AiTechWorlds
AiTechWorlds
You've studied pipeline stages, hazards, cache mapping, virtual memory, I/O systems, parallel processing, and modern CPU architectures. But reading about concepts and applying them to real hardware specifications are two different cognitive experiences.
This capstone project bridges that gap. You will analyze two of the most significant real-world processors in current use, design your own comparative framework, apply pipeline and cache concepts to concrete problems, and verify that every number you write traces back to a concept from this course.
Engineers who can read a datasheet and immediately identify which architectural choices produced which specification — that's the skill this project develops.
The Intel Core i7-13700K (Raptor Lake, Q4 2022) is a mainstream desktop processor that embodies Intel's hybrid architecture design.
| Specification | Value |
|---|---|
| Core Configuration | 8 Performance-cores (P-cores) + 8 Efficiency-cores (E-cores) |
| Thread Count | 24 threads (P-cores are hyperthreaded: 8×2 = 16; E-cores: 8×1 = 8) |
| P-core Base / Boost | 3.4 GHz base / 5.4 GHz max turbo |
| E-core Base / Boost | 2.5 GHz base / 4.2 GHz boost |
| L1 Cache (P-core) | 48 KB instruction + 48 KB data per core |
| L1 Cache (E-core) | 64 KB instruction + 32 KB data per core |
| L2 Cache | 2 MB per P-core; 4 MB per E-core cluster (4 cores share) |
| L3 Cache | 30 MB shared (Intel Smart Cache) |
| Process Node | Intel 7 (enhanced 10nm ESF) |
| Transistors | ~25 billion |
| TDP | 125W base; 253W max turbo power (MTP) |
| Memory Support | DDR4-3200 or DDR5-5600 dual-channel |
| PCIe | PCIe 5.0 ×16 (GPU) + PCIe 4.0 ×4 (NVMe) |
| Socket | LGA1700 |
Pipeline (Lesson: CPU Pipeline Stages): The i7-13700K uses a 14–19 stage pipeline in P-cores (Golden Cove / Raptor Cove microarchitecture). This depth enables the 5.4 GHz boost clock — shorter stages mean faster clocks. The E-cores (Gracemont) use a shorter pipeline (~12 stages) prioritizing power efficiency over peak clock.
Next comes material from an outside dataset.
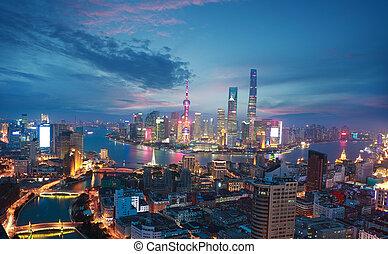 photographie aérienne, à, shanghai, bund, horizon, de, crépuscule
Hazards (Lesson: Pipeline Hazards & Solutions): Intel's Raptor Cove uses a Tournament branch predictor (TAGE-SC-L family) achieving 95–99% accuracy on typical workloads. The out-of-order execution window holds 512 reorder buffer (ROB) entries — meaning 512 instructions can be "in flight" simultaneously while the scheduler finds independent work to hide latency.
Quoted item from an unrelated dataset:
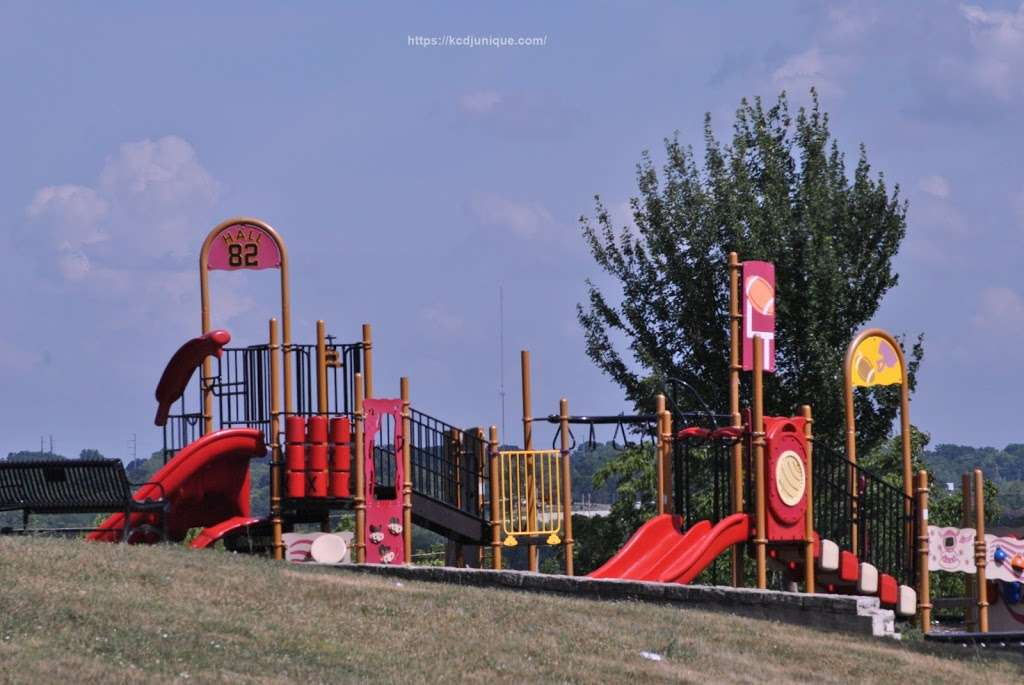 Blue Valley Park - park  | Photo 4 of 10 | Address: 2301 Topping Ave, Kansas City, MO 64129, USA | Phone: (816) 513-7500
Cache (Lesson: Cache Memory & Mapping):
Virtual Memory (Lesson: Virtual Memory & Paging): Supports 4-level and 5-level paging (LA57 for 57-bit virtual addresses — 128 PB virtual space). Includes a 2,048-entry L2 TLB for 4KB pages.
I/O (Lesson: I/O Systems, Interrupts & DMA): The APIC handles 256 interrupt vectors with hardware priority levels. PCIe 5.0 ×16 provides 64 GB/s DMA bandwidth to the discrete GPU; PCIe 4.0 ×4 to NVMe SSDs provides up to 7 GB/s DMA bandwidth.
Parallel Processing (Lesson: Parallel Processing & Multicore): The hybrid P+E core design directly implements Flynn's MIMD taxonomy. Intel's Thread Director (hardware telemetry) assists the Windows 11/Linux 5.18+ scheduler in assigning tasks to appropriate core types. Hyperthreading on P-cores provides 2-way SMT.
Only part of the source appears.